In the heart of the Cornbelt, land prices continue to increase, and farmers are not only paying cash for farmland, but also paying off non-real estate debt. As the 2012 farming year comes to an end that is the financial health of agriculture in Iowa, the northern two-thirds of Illinois and Indiana, and the agricultural portions of Wisconsin and Michigan. Those areas make up the Chicago Federal Reserve District and the positive news comes amidst the region’s recovery from the worst drought in a half century.
The Chicago Fed’s quarterly agricultural letter, authored by David Oppedahl, says his survey of commercial bankers in the district found that year over year gains in land values was 13 percent. While that is significant, it is the smallest such increase since 2010, meaning the rate of increase is slowing. However, that is the district-wide average, which is less than the 18 percent average increase for the state of Iowa, and the 15 percent average for Illinois.
Of the bankers responding to the Fed survey, 36 percent expect land values to increase, and only 1 percent expects a decrease. And 57 percent of the bankers predict increased demand for land by farmers in the coming 3-6 months. Oppedahl said 31 percent of the bankers believe there will be stronger interest for farmland among non-farming investors. The Fed economist said the calculations of the USDA’s Economics Research Service said while livestock producers had a bleaker financial outlook, it was much brighter for crop producers, and when inflation adjustments were made, net farm income would reach its highest level since 1973. He added, “Strong earnings for crop producers this year, especially following the high earnings of 2011, should help set the stage for continuing growth in farmland values.”

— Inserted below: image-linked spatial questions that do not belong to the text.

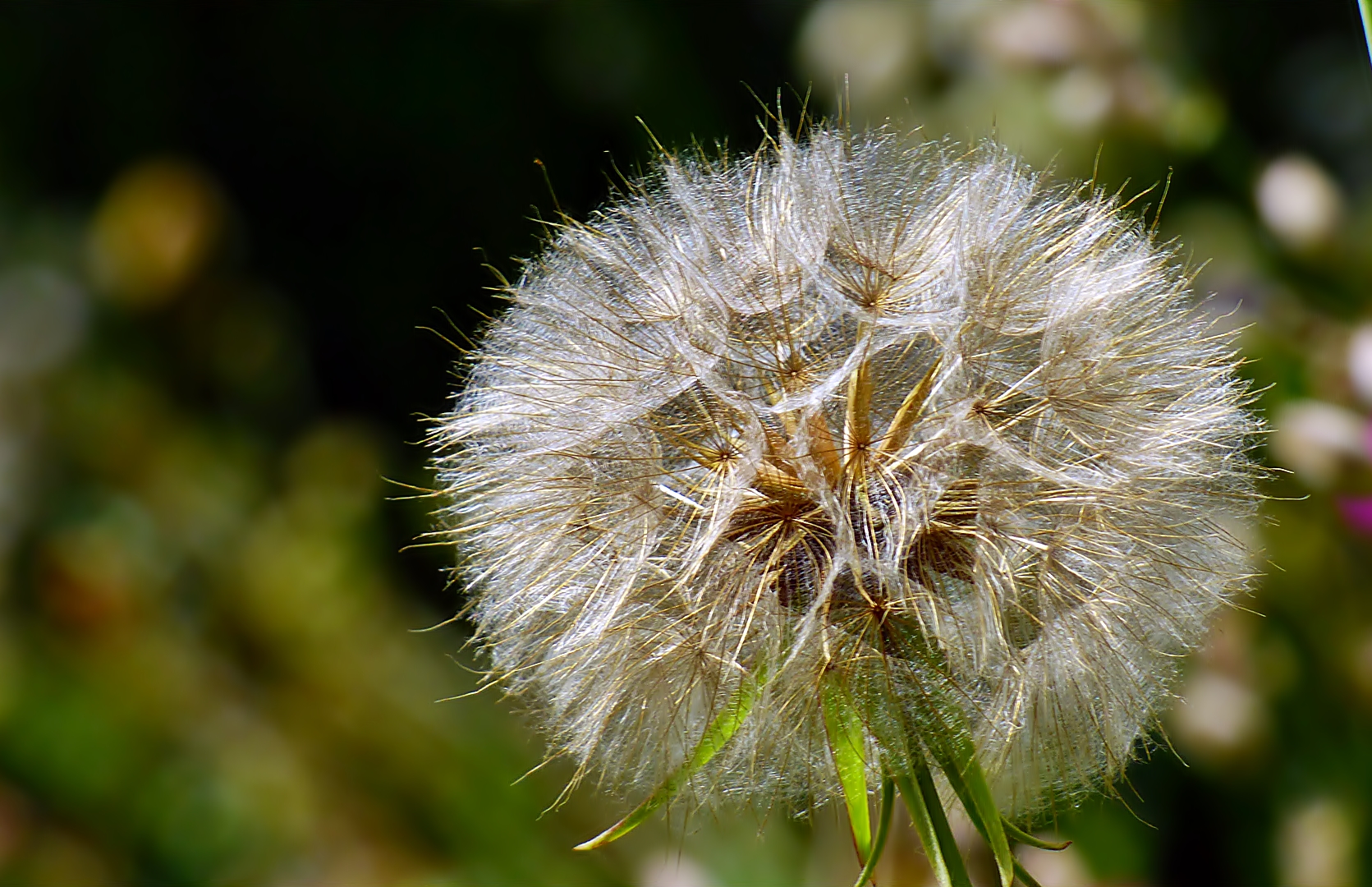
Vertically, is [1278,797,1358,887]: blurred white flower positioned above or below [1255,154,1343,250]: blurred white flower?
below

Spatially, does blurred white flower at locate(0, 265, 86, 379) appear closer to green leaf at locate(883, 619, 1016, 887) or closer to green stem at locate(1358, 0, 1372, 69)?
green leaf at locate(883, 619, 1016, 887)

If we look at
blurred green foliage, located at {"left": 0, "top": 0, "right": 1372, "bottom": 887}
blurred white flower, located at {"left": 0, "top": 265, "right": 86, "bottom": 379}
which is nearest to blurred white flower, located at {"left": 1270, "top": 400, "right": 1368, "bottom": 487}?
blurred green foliage, located at {"left": 0, "top": 0, "right": 1372, "bottom": 887}

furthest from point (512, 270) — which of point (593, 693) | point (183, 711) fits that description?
point (593, 693)

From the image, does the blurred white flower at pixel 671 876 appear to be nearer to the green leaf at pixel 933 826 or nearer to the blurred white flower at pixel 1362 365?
the green leaf at pixel 933 826

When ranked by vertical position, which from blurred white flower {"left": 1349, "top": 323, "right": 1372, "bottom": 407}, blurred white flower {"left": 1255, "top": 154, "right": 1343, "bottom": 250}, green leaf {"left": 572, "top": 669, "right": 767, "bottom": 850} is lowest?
blurred white flower {"left": 1349, "top": 323, "right": 1372, "bottom": 407}

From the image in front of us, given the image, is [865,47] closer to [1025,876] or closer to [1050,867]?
[1050,867]

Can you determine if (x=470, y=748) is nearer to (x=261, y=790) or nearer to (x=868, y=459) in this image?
(x=261, y=790)

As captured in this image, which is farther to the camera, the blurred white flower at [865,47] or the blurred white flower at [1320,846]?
the blurred white flower at [865,47]

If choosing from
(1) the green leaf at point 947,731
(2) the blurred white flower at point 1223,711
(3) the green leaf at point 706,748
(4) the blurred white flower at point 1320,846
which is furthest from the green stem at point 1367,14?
(4) the blurred white flower at point 1320,846
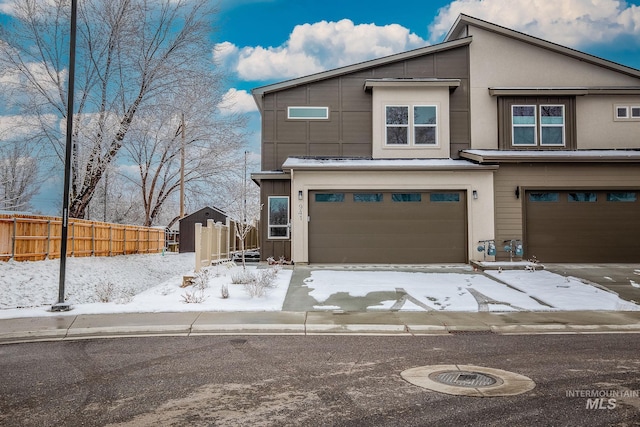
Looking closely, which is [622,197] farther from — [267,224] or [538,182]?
[267,224]

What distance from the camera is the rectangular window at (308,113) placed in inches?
764

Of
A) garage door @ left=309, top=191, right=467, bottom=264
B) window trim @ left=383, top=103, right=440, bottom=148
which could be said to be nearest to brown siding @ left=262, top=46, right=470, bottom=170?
window trim @ left=383, top=103, right=440, bottom=148

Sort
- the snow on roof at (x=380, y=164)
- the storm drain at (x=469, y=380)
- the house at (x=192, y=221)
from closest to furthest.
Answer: the storm drain at (x=469, y=380) → the snow on roof at (x=380, y=164) → the house at (x=192, y=221)

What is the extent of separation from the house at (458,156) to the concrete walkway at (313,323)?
7.48 m

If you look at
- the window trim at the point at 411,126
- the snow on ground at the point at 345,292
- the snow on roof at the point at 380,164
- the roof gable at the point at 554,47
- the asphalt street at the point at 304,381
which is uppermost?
the roof gable at the point at 554,47

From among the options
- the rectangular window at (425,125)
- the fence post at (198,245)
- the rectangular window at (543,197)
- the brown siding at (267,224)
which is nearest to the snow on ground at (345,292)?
the fence post at (198,245)

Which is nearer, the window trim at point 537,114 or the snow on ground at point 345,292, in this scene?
the snow on ground at point 345,292

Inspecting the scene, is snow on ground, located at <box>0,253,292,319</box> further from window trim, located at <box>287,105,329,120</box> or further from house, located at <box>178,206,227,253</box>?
house, located at <box>178,206,227,253</box>

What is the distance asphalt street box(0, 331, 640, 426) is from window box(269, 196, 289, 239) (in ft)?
34.6

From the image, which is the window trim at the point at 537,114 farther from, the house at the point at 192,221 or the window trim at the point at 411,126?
the house at the point at 192,221

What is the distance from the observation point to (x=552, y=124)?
1947 cm

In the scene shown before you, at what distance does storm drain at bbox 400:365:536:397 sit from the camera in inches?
213

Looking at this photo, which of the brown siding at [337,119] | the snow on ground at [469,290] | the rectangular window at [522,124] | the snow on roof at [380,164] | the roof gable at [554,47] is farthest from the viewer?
the roof gable at [554,47]

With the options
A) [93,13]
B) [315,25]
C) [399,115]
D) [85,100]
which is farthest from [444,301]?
[315,25]
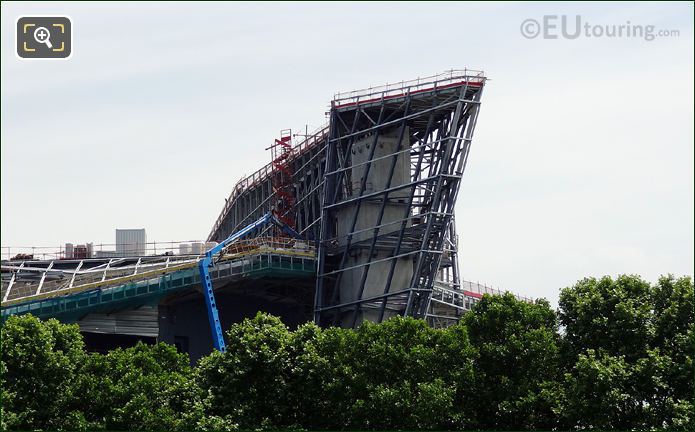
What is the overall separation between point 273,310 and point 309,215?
1408cm

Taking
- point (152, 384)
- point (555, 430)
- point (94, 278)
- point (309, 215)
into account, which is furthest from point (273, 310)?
point (555, 430)

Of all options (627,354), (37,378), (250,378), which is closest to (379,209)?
(250,378)

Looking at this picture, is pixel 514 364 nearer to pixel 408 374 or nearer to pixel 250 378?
pixel 408 374

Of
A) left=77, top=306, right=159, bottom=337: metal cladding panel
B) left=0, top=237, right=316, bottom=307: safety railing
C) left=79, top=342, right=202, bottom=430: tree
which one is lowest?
left=79, top=342, right=202, bottom=430: tree

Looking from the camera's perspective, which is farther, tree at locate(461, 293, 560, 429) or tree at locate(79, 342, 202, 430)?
tree at locate(79, 342, 202, 430)

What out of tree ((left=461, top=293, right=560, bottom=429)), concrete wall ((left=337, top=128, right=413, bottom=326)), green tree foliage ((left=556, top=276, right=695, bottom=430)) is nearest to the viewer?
green tree foliage ((left=556, top=276, right=695, bottom=430))

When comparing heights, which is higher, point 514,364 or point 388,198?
point 388,198

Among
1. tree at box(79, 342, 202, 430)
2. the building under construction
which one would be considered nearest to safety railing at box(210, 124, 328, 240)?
the building under construction

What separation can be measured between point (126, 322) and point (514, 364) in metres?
53.8

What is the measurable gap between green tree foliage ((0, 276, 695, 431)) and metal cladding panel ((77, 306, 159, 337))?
87.2 feet

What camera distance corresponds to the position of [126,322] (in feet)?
454

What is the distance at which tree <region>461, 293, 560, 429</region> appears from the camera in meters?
99.5

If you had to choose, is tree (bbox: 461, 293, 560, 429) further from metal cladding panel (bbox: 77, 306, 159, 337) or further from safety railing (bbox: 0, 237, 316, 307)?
metal cladding panel (bbox: 77, 306, 159, 337)

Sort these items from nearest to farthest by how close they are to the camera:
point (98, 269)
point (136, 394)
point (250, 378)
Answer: point (136, 394), point (250, 378), point (98, 269)
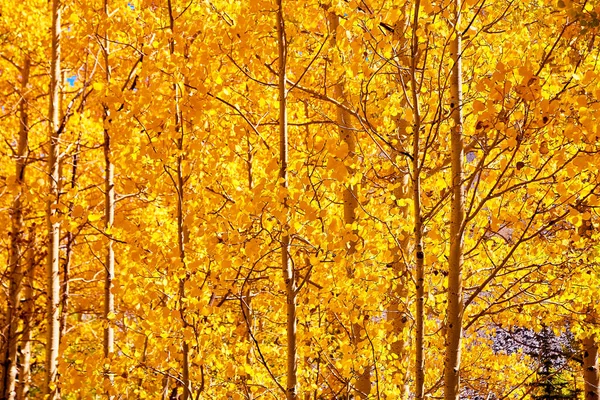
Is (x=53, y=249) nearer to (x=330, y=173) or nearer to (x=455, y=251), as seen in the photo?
(x=330, y=173)

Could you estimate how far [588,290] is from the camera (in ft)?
14.4

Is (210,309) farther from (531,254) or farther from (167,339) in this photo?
(531,254)

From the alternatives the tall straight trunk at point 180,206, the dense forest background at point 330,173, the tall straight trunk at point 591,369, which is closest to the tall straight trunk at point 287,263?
the dense forest background at point 330,173

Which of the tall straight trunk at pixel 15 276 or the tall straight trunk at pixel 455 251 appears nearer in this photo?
the tall straight trunk at pixel 455 251

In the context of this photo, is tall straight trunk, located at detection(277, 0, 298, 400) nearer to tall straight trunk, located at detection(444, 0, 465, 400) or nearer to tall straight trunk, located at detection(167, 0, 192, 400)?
tall straight trunk, located at detection(167, 0, 192, 400)

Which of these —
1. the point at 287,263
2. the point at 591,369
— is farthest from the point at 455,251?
the point at 591,369

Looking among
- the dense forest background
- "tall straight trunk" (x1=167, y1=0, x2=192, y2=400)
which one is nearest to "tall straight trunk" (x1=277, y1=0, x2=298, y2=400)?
Answer: the dense forest background

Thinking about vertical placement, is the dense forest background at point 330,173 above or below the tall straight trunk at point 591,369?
above

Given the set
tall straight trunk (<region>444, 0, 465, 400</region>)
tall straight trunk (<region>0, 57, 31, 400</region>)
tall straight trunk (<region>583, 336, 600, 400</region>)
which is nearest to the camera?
tall straight trunk (<region>444, 0, 465, 400</region>)

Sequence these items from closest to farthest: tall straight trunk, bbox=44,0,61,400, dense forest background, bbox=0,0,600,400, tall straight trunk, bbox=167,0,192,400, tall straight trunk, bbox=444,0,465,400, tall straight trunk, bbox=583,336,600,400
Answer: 1. dense forest background, bbox=0,0,600,400
2. tall straight trunk, bbox=444,0,465,400
3. tall straight trunk, bbox=167,0,192,400
4. tall straight trunk, bbox=44,0,61,400
5. tall straight trunk, bbox=583,336,600,400

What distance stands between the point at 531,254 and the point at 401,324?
4.29 feet

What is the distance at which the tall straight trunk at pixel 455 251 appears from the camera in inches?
121

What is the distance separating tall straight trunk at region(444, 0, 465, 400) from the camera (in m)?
3.08

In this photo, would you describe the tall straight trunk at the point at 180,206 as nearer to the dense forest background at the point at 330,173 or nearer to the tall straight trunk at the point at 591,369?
the dense forest background at the point at 330,173
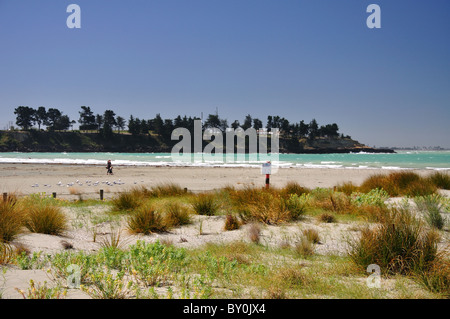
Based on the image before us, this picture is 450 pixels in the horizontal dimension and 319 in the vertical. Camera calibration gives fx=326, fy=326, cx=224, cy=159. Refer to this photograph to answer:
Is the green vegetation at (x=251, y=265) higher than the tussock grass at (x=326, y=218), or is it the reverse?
the green vegetation at (x=251, y=265)

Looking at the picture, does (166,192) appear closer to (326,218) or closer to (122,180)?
(326,218)

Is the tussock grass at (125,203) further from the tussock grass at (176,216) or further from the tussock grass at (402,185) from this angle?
the tussock grass at (402,185)

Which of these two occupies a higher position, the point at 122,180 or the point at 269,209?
the point at 269,209

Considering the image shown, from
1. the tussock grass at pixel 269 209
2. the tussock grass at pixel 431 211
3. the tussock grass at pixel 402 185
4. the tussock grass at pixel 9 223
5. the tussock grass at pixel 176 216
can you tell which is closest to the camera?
the tussock grass at pixel 9 223

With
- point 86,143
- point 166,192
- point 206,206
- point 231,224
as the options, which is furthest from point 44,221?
point 86,143

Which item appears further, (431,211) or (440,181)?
(440,181)

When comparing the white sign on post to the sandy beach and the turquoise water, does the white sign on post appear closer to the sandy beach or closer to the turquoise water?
the sandy beach

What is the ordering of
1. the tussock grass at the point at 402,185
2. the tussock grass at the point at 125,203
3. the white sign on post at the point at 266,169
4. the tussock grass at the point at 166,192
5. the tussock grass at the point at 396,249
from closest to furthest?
the tussock grass at the point at 396,249 → the tussock grass at the point at 125,203 → the white sign on post at the point at 266,169 → the tussock grass at the point at 402,185 → the tussock grass at the point at 166,192

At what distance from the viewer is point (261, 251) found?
6.61m

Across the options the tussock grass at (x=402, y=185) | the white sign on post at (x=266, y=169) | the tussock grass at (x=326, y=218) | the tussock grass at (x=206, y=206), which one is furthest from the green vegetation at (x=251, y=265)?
the tussock grass at (x=402, y=185)

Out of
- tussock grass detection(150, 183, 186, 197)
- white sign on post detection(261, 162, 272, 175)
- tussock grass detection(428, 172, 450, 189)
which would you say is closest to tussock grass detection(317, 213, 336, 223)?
white sign on post detection(261, 162, 272, 175)

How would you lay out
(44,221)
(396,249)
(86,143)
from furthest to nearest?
(86,143) < (44,221) < (396,249)

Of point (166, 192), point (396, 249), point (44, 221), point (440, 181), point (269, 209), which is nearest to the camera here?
point (396, 249)
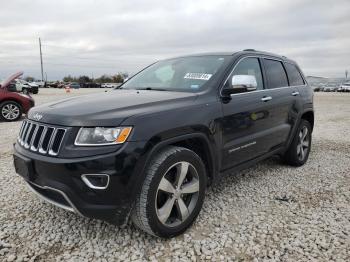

The money for farmers to buy high priced farmland will be coming from net cash income from crop producers, who the bankers say will be earning more than they did last fall and winter, as well as the prior year, primarily due to crop insurance payments. In fact nearly half of the bankers reported that net cash earning from crop production will rise in the next 3-6 months. The bankers in the Chicago Fed district reported a corn yield 25 percent below 2011 and a soybean yield 11 percent below 2011. Resulting higher grain prices have caused higher prices for livestock feed, and 72 percent of the bankers expect lower earnings for livestock producers.
Even though land values increased substantially during the dry period of the past year and a half, credit conditions did reflect the impact of the drought, says Oppedahl. That was depicted by the more difficult financial situation for livestock producers, and Oppedahl says that manifest itself in the July through September quarter. In the second quarter, requests for non-real estate loans plunged, but the third quarter recorded more demand. Oppedahl says there was a surge of loan demand in Wisconsin, “presumably to meet the needs of the dairy industry.” And he noted, “For the third quarter of 2012, the District’s average loan-to-deposit ratio was 67.5 percent, which was over 10 percent below the level desired by survey respondents.”